Share your pessimism about society getting blind sighted and latching on to certain directions with no thought to the rest of the equation. There’s so much that gets wrapped up in these things. For example is it more sustainable for us to turn the heating off and return to living in furs. Probably. Would that pass the eco cabal ethics committee 🤣 Well no.

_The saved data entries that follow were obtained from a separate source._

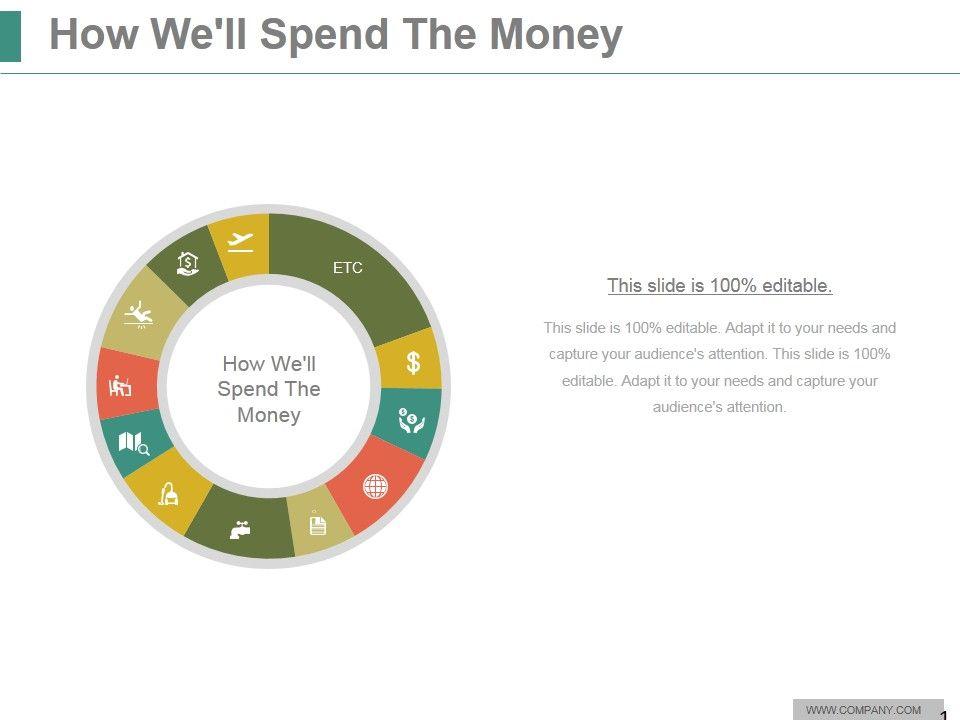 How We'll Spend The Money

ETC

How We'll Spend The Money

This slide is 100% editable.

This slide is 100% editable. Adapt it to your needs and capture your audience's attention. This slide is 100% editable. Adapt it to your needs and capture your audience's attention.

WWW.COMPANY.COM

1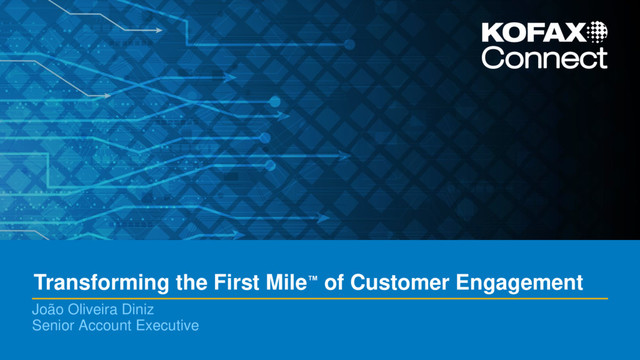 KOFAX
Connect

Transforming the First Mile™ of Customer Engagement
João Oliveira Diniz
Senior Account Executive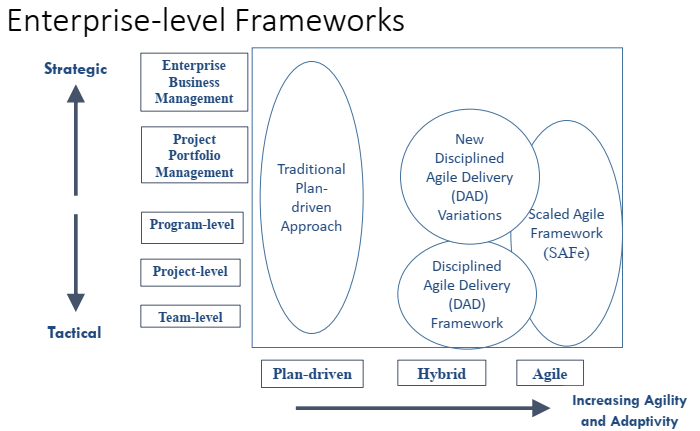 Enterprise-level Frameworks

Strategic

Tactical

Enterprise Business Management

Project Portfolio Management

Program-level

Project-level

Team-level

Traditional Plan-driven Approach

New Disciplined Agile Delivery (DAD) Variations

Disciplined Agile Delivery (DAD) Framework

Scaled Agile Framework (SAFe)

Plan-driven

Hybrid

Agile

Increasing Agility and Adaptivity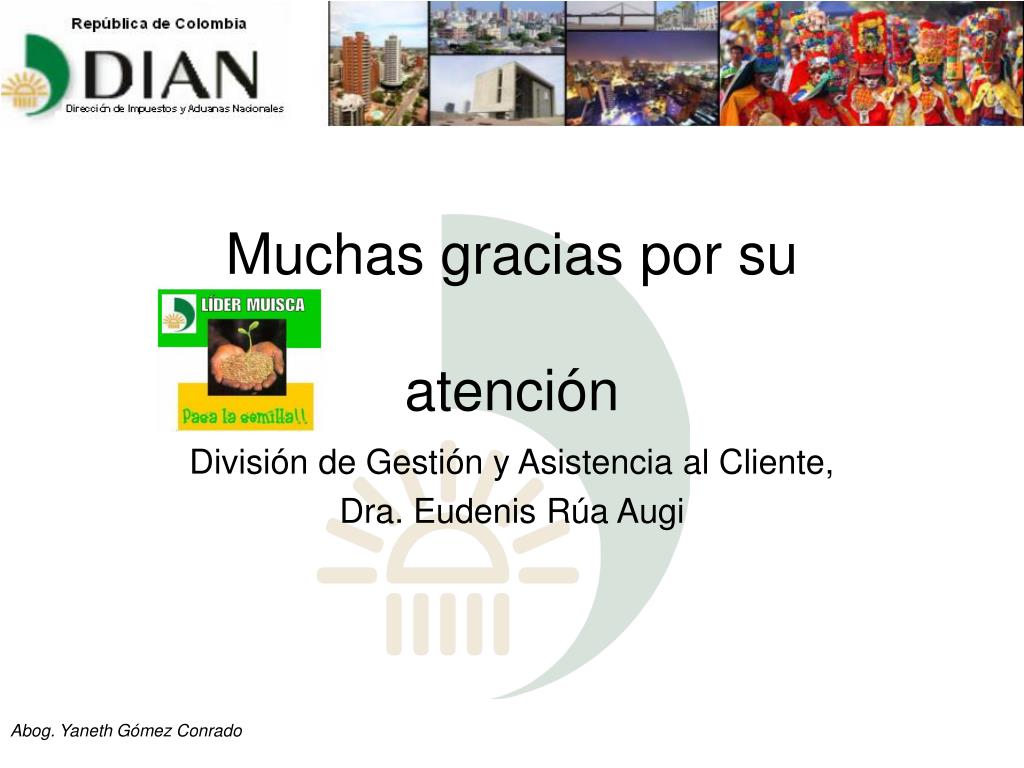 República de Colombia
DIAN
Dirección de Impuestos y Aduanas Nacionales

Muchas gracias por su

LIDER MUISCA
Pasa la semilla!!

atención

División de Gestión y Asistencia al Cliente,

Dra. Eudenis Rúa Augi

Abog. Yaneth Gómez Conrado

I think I am going straight down the middle; a bit of ‘fuck it’ making the most and a bit of use less. I haven’t had an abroad holiday in 4 years. Am I going to Madeira next year - hell yes; and if I can afford to take my little one skiing in Europe at some point over the next decade then I absolutely will with no guilt whatsoever. It’s probably my best childhood memory and I hope I can give him that same opportunity to stand at the top of a mountain and look over the world and it’s beauty and breathe fresh mountain air even if for just a week.

I feel I contribute positively in my day job. I certainly am doing more than someone sitting on a motorway sign with a placard. Do I feel guilty about an occasional holiday when celebs fly transatlantic 20 times a year to extol virtues on us all - not really. Perhaps we should earn points to use like a club card. Useful Action +10, Virtue Speech - 50?

That’s me minus 50 then 🤣

Liebig · 08/11/2022 23:21

@LemonSwan I'm onboard with all of this.